READING TEXT: Begin

Study demonstrates how cytokines produce long lasting humoral immunity following vaccination

A new study conducted by researchers from the German Rheumatology Research Center Berlin, an institute of the Leibniz Association, and the Charité—Universitätsmedizin Berlin has shed new light on how cytokines, in particular interleukin 21(IL-21), shape long lasting humoral immunity following vaccination.

Published in Nature Communications, the study elucidates how various immune responses impact the recruitment and maintenance of memory plasma cells in the bone marrow. These cells are crucial for secreting protective antibodies and sustaining humoral immunity throughout a lifetime.

Researchers from the labs led by Thomas Dörner, Andreas Radbruch, and Mir-Farzin Mashreghi, reveal the heterogeneity of human bone marrow plasma cells (BMPCs) and their origins from various immune reactions.

READING TEXT: End
INPUT DATA: Begin

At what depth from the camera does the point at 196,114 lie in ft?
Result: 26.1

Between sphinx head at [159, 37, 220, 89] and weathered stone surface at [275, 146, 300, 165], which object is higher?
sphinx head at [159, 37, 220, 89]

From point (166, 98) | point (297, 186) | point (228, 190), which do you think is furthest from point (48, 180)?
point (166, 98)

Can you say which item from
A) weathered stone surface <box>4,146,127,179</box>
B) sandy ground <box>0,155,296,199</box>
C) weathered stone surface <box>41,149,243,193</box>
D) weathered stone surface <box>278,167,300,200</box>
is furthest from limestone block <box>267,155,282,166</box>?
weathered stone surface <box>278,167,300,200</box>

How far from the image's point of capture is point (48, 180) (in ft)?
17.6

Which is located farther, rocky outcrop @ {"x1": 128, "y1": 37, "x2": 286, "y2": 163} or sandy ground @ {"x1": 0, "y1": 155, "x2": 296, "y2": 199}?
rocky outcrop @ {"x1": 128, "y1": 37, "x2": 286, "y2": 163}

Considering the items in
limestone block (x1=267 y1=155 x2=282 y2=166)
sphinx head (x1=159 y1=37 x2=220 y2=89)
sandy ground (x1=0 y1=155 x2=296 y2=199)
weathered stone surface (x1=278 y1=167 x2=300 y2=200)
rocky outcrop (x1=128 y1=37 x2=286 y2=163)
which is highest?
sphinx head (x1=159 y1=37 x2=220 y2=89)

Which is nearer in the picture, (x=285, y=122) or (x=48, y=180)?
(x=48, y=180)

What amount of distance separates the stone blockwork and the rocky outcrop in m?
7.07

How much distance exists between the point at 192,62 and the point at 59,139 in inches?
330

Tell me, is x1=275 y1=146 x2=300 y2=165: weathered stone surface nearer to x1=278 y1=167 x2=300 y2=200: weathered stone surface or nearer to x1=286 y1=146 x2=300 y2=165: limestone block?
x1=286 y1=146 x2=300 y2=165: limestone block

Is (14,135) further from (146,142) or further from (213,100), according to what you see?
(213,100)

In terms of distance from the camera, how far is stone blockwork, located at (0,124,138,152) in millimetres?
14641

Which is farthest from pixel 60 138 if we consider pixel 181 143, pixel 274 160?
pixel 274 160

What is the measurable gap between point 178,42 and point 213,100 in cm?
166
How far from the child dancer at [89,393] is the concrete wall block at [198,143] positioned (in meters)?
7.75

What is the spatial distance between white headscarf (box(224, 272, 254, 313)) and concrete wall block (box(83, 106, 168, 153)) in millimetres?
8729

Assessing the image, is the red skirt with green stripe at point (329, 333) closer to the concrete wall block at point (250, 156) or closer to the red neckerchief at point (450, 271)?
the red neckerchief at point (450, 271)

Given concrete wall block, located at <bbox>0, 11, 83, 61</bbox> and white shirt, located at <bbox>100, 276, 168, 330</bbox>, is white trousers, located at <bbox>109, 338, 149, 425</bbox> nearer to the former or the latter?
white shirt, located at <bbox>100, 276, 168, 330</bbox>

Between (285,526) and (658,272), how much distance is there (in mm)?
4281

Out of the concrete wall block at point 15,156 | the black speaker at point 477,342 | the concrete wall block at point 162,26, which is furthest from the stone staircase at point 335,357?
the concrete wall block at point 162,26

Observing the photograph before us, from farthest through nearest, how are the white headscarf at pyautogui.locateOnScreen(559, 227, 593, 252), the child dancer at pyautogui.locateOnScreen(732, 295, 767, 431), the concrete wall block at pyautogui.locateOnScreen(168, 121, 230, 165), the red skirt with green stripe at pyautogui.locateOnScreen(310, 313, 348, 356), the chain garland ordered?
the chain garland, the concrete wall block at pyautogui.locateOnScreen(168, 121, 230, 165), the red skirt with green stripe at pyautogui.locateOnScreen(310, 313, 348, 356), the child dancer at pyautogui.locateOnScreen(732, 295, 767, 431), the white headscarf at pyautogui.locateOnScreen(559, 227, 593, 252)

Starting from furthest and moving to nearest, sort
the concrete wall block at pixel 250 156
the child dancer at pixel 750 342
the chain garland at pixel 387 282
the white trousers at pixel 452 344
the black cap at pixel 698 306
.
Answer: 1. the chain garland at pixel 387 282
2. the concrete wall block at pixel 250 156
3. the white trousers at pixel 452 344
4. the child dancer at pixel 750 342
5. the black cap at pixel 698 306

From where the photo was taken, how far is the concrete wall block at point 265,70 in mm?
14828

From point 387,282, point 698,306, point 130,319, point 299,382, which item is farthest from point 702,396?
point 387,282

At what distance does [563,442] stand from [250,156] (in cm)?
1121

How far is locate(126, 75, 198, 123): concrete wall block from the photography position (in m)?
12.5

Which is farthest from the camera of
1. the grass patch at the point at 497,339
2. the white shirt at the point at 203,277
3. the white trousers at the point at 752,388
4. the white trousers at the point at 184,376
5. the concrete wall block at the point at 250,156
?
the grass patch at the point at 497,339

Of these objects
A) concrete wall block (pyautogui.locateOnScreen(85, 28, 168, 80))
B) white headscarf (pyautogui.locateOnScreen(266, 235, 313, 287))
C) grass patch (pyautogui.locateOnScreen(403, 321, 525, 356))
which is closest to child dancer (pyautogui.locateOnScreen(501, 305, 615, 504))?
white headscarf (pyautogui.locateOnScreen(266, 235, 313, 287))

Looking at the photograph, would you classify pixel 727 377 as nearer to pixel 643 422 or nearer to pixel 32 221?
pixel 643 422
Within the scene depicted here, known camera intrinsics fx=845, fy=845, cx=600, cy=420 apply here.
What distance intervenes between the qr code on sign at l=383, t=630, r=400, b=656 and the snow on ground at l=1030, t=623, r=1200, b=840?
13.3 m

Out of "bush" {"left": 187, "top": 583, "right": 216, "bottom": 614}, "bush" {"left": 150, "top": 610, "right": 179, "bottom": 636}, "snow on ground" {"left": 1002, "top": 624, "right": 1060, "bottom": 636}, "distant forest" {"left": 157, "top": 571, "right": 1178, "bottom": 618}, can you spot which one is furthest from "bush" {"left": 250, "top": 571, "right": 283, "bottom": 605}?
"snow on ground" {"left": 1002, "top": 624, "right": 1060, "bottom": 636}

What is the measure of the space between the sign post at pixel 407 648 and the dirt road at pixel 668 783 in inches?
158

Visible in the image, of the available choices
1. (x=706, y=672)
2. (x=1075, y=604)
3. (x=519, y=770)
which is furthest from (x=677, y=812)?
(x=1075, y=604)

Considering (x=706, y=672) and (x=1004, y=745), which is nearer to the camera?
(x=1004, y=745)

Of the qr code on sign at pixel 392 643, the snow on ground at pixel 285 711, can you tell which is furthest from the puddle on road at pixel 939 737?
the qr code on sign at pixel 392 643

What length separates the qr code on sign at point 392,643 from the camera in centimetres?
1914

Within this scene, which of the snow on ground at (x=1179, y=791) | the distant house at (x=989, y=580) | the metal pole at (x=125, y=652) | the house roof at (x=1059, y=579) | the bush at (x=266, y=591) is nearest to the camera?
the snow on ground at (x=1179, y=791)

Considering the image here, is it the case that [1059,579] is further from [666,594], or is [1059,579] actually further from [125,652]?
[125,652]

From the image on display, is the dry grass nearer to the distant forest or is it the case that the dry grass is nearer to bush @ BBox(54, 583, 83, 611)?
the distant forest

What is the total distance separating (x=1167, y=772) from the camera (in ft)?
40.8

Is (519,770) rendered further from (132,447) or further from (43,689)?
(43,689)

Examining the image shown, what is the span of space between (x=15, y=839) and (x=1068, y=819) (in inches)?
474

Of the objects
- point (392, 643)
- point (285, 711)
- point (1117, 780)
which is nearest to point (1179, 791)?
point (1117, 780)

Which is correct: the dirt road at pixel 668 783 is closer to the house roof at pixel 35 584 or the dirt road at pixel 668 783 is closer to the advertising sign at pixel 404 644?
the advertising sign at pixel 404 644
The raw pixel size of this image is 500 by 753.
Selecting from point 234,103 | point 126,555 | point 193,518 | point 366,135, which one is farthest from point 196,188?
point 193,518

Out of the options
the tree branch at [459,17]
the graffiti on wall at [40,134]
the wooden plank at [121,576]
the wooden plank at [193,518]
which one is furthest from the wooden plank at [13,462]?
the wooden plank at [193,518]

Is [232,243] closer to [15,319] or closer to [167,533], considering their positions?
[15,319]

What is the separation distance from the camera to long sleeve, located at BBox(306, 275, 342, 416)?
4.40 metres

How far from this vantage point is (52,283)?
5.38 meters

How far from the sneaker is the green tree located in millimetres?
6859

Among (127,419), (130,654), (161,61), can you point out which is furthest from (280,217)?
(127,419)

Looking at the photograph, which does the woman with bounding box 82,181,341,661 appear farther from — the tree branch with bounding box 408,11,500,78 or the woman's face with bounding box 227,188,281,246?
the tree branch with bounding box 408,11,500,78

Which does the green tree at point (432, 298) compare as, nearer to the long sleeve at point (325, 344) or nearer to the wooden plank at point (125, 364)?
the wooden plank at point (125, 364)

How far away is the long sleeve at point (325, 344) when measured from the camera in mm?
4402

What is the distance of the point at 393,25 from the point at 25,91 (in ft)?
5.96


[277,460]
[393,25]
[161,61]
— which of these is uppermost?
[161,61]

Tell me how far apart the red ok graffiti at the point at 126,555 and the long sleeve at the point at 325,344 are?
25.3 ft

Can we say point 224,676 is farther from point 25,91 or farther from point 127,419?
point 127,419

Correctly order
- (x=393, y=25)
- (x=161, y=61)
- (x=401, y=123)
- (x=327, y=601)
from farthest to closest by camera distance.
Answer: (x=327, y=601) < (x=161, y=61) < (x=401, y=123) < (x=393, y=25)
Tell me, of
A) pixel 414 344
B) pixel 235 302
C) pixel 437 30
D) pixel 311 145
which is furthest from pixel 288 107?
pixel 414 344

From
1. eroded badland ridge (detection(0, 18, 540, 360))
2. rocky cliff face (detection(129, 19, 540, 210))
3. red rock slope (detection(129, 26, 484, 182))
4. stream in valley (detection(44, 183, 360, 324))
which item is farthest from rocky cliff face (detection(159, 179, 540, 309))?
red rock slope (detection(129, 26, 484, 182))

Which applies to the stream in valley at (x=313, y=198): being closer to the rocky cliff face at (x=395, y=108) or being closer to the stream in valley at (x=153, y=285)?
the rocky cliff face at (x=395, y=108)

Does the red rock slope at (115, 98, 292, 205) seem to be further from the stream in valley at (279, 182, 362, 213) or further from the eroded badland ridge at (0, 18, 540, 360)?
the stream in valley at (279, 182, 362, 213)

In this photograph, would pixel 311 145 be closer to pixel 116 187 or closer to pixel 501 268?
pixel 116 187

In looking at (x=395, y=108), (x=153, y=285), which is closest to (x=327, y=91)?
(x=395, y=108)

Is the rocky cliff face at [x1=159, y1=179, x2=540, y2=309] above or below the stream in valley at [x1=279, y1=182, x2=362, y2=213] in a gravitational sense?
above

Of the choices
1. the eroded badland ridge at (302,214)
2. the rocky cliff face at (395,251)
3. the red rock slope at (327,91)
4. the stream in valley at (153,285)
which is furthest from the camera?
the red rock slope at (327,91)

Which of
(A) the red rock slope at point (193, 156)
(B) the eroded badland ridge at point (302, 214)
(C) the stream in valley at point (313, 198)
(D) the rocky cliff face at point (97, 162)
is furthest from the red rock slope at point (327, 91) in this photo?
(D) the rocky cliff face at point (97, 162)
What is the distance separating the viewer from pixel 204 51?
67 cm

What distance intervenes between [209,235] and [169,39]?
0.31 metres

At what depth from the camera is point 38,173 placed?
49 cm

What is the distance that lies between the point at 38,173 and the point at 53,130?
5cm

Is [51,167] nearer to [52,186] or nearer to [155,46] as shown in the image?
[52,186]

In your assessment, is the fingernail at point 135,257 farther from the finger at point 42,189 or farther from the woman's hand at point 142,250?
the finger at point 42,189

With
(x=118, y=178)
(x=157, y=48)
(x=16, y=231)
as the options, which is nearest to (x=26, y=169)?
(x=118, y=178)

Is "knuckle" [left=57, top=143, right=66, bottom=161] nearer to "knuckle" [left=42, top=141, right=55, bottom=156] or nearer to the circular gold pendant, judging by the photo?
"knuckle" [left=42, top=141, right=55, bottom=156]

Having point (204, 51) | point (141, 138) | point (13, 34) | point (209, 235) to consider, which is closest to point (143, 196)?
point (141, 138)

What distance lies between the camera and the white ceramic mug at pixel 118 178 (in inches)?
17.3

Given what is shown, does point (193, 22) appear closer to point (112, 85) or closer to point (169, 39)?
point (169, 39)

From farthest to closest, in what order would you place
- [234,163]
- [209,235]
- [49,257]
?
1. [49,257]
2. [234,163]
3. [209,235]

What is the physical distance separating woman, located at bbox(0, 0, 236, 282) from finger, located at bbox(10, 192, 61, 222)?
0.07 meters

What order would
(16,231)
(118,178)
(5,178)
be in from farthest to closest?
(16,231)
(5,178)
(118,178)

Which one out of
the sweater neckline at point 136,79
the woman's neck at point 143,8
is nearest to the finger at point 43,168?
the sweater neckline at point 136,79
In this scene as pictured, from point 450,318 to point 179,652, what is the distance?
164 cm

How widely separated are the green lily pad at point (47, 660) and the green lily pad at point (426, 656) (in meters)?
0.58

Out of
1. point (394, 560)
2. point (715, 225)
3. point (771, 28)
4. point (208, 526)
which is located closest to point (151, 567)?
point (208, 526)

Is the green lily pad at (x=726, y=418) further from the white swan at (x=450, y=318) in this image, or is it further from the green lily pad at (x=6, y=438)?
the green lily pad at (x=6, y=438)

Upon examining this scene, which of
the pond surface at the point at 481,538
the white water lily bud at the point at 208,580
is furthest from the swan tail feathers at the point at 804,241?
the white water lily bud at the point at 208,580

INPUT DATA: End

### TASK GOAL
Pick up the article above on how IL-21 and other cytokines shape long-lasting immunity after vaccination, continuing it from its last sentence.

### RESULT OF THIS TASK
By analyzing single-cell transcriptomes from individuals vaccinated against SARS-CoV-2 and the triple vaccine against diphtheria, tetanus, and pertussis (DTaP), the team uncovered distinct pathways through which plasma cells are recruited to the bone marrow.

The study categorizes BMPCs into different "clans" based on their transcriptional profiles, presuming that these cells reflect the specific signals they received during their activation in the tissue.

Dr. Mir-Farzin Mashreghi, the corresponding author of the study, stated, "Understanding the mechanisms behind the recruitment and maintenance of plasma cells in the bone marrow is crucial for improving vaccine strategies and developing therapies for immune-related diseases, including chronic inflammatory diseases such as systemic lupus erythematosus."

IL-21 plays a crucial role in the formation of bone marrow plasma cells. Cells formed in IL-21-dependent follicular germinal centers have low CD19 expression, while those from IL-21-independent extrafollicular reactions have high CD19 levels.

Primary immune responses produce both CD19low and CD19high BMPCs, but secondary responses mainly create CD19high cells from reactivated memory B cells in extrafollicular sites. This finding is important for understanding how long-term immunity is maintained and how previous immune responses can impact the effectiveness of future vaccinations.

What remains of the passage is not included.